(Collected data)
= Beginning of Section =
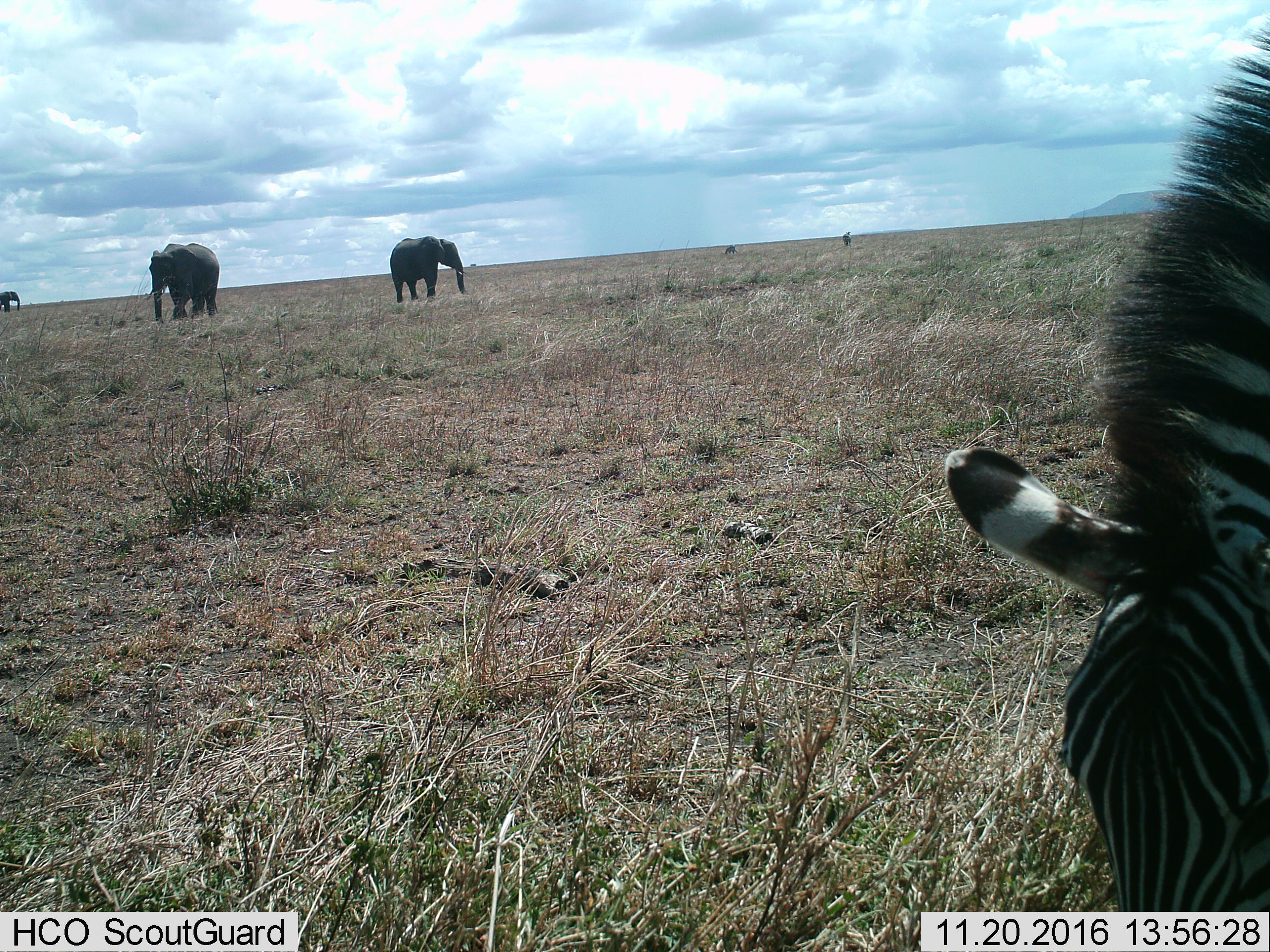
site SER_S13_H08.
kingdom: Animalia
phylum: Chordata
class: Mammalia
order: Proboscidea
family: Elephantidae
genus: Loxodonta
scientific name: Loxodonta africana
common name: african bush elephant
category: elephant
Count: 3.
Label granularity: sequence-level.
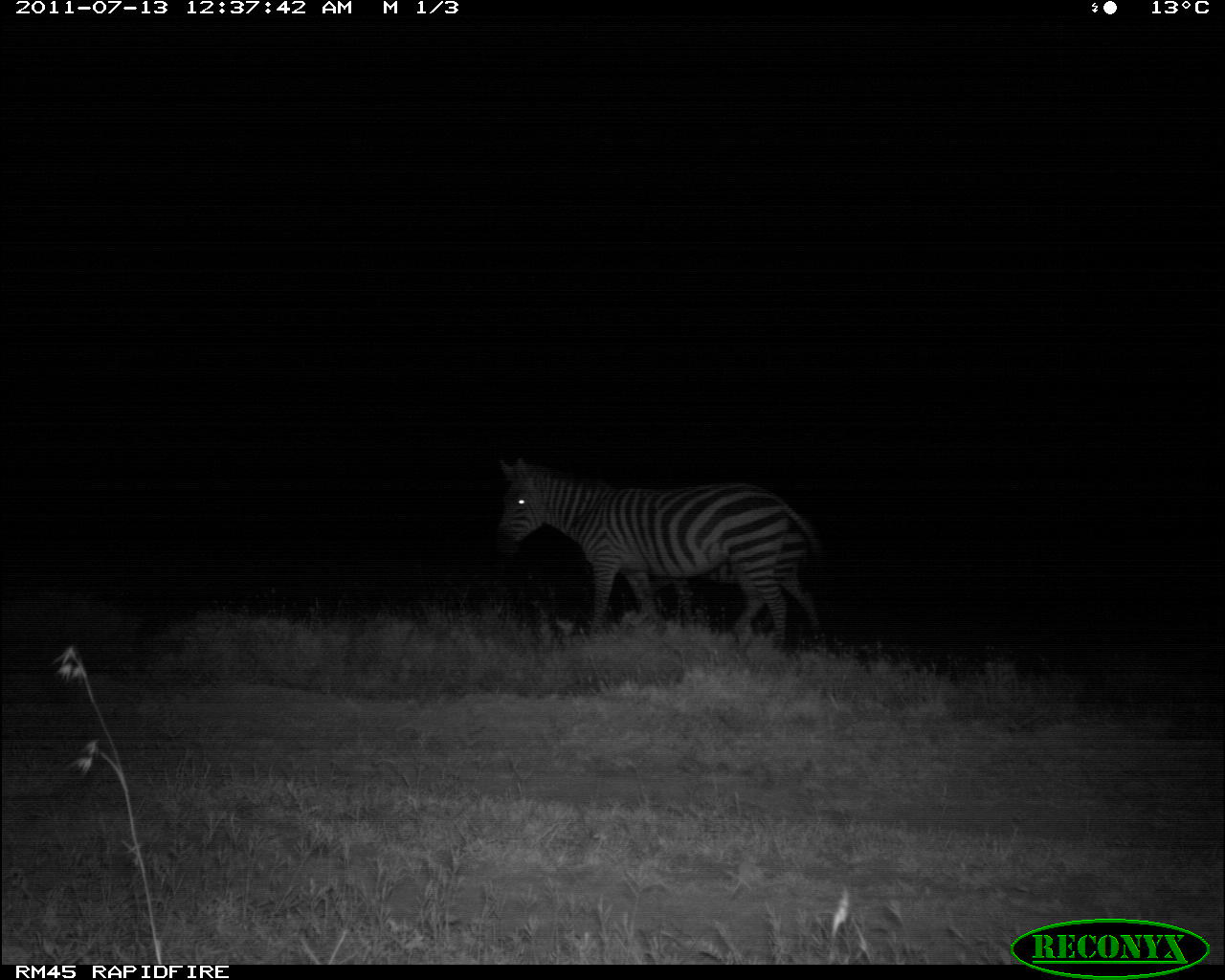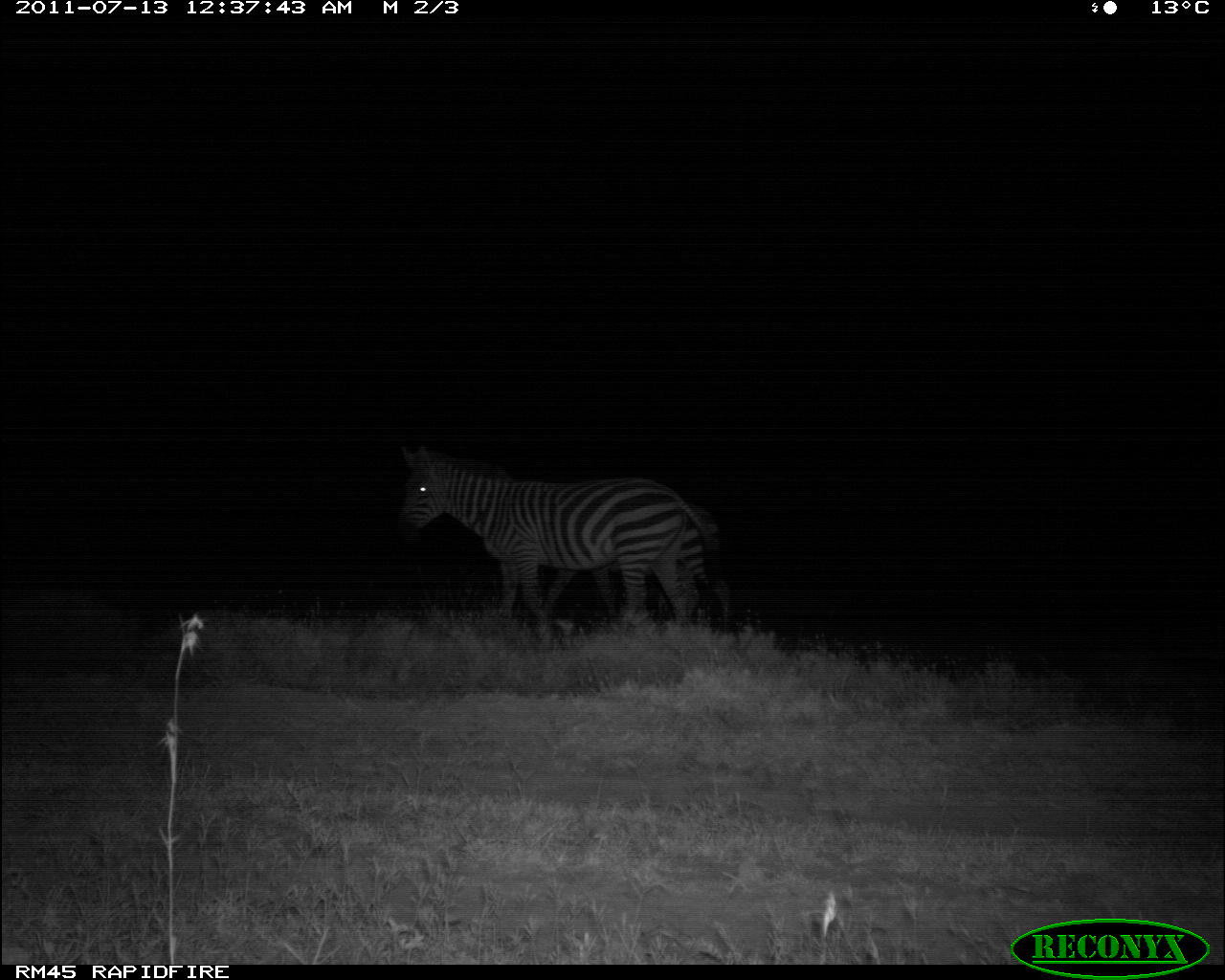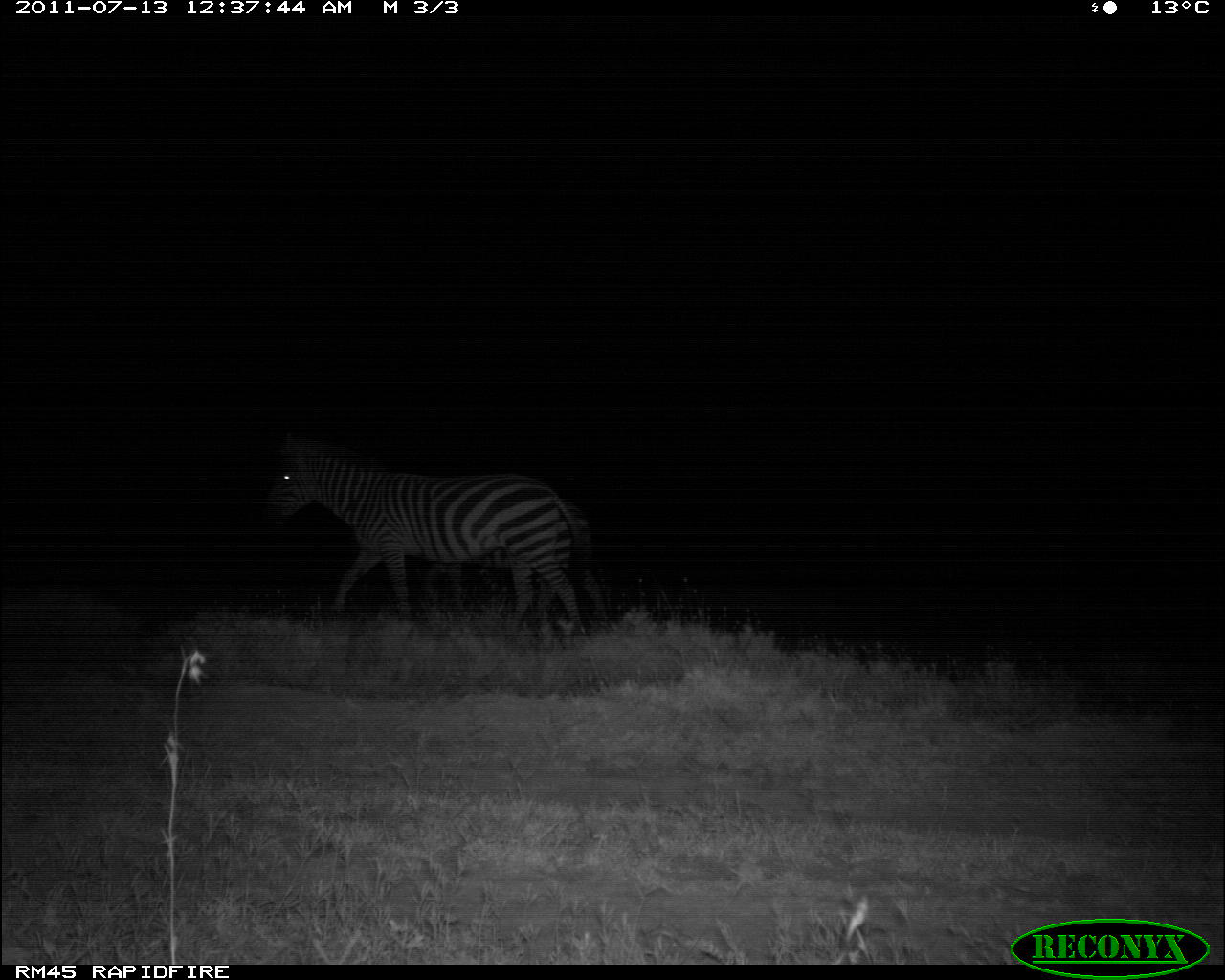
= End of Section =
Please copy, exactly as written, the lines from the one that contains "genus: Loxodonta" through the end of the records, both ends included. Do not include the pictures.

genus: Loxodonta
scientific name: Loxodonta africana
common name: african bush elephant
category: elephant
Count: 3.
Label granularity: sequence-level.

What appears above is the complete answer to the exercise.